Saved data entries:
= = =
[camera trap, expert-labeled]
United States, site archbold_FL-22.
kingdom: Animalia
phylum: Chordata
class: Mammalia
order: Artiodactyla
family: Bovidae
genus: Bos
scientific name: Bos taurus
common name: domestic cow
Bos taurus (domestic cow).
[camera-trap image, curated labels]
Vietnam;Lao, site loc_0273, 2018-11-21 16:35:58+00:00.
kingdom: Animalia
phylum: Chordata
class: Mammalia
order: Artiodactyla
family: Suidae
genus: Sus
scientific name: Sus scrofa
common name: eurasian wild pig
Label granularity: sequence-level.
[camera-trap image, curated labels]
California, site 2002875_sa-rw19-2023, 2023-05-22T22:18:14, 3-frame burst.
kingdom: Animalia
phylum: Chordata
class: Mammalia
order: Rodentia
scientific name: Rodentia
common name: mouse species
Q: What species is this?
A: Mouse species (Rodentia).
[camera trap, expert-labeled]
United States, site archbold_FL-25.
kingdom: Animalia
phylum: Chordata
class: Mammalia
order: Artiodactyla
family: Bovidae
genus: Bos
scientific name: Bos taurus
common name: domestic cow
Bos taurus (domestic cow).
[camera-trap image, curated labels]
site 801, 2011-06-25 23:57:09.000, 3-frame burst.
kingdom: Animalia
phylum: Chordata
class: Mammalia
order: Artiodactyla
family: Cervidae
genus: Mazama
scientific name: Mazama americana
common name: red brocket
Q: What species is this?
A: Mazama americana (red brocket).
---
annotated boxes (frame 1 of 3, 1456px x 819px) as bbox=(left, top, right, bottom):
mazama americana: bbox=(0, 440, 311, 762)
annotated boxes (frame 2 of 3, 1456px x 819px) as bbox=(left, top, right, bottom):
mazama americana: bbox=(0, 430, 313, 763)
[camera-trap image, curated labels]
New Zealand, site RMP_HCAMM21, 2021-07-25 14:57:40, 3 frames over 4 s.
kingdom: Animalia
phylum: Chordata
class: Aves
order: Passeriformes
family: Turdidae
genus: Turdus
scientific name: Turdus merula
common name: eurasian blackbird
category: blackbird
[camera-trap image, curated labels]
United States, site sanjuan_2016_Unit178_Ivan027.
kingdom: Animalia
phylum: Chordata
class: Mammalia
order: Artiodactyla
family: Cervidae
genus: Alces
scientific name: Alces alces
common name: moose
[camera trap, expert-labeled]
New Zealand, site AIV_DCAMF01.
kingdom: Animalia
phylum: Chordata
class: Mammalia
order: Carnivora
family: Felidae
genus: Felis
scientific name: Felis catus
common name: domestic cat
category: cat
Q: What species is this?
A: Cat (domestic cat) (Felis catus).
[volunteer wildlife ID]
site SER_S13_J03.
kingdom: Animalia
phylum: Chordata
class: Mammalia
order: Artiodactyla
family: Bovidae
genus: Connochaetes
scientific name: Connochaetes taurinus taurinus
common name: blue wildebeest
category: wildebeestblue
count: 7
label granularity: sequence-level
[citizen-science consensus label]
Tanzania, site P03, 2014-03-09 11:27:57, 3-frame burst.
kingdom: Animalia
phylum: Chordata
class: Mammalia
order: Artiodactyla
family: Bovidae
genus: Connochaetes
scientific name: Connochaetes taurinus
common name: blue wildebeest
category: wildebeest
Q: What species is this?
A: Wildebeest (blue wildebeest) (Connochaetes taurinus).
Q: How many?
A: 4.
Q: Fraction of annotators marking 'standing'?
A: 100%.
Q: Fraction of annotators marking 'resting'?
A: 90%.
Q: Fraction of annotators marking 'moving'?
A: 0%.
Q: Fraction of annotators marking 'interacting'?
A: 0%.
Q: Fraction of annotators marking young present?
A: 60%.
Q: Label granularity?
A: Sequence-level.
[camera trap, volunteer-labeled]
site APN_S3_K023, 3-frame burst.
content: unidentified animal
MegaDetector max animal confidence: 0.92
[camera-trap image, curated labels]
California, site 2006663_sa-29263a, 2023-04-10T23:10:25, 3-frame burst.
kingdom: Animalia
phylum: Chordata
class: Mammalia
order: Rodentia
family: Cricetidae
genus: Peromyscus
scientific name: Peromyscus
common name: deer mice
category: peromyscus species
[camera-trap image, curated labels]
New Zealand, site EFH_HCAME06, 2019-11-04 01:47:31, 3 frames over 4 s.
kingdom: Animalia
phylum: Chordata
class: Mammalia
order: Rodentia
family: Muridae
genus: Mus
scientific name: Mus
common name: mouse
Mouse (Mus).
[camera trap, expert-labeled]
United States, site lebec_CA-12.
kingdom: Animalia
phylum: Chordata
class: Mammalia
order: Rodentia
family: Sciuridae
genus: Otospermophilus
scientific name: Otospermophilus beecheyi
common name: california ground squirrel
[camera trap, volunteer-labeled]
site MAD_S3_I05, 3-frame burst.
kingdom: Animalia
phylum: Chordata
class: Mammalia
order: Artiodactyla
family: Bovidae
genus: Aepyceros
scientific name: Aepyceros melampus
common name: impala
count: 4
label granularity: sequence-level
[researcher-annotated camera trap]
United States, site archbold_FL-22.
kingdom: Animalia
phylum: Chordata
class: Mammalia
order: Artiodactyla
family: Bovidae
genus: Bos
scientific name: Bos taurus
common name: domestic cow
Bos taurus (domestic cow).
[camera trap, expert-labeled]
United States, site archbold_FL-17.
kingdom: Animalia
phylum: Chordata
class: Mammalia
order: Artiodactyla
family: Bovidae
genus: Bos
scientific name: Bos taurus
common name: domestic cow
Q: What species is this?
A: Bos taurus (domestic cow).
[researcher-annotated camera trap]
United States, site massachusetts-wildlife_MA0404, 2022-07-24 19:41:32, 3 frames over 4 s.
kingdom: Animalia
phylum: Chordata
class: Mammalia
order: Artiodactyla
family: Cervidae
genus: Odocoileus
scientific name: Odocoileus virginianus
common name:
= = =
• TASK DESCRIPTION
From the data, collect all lines where the string "United" appears.

• ANSWER SECTION
United States, site archbold_FL-22.
United States, site archbold_FL-25.
United States, site sanjuan_2016_Unit178_Ivan027.
United States, site lebec_CA-12.
United States, site archbold_FL-22.
United States, site archbold_FL-17.
United States, site massachusetts-wildlife_MA0404, 2022-07-24 19:41:32, 3 frames over 4 s.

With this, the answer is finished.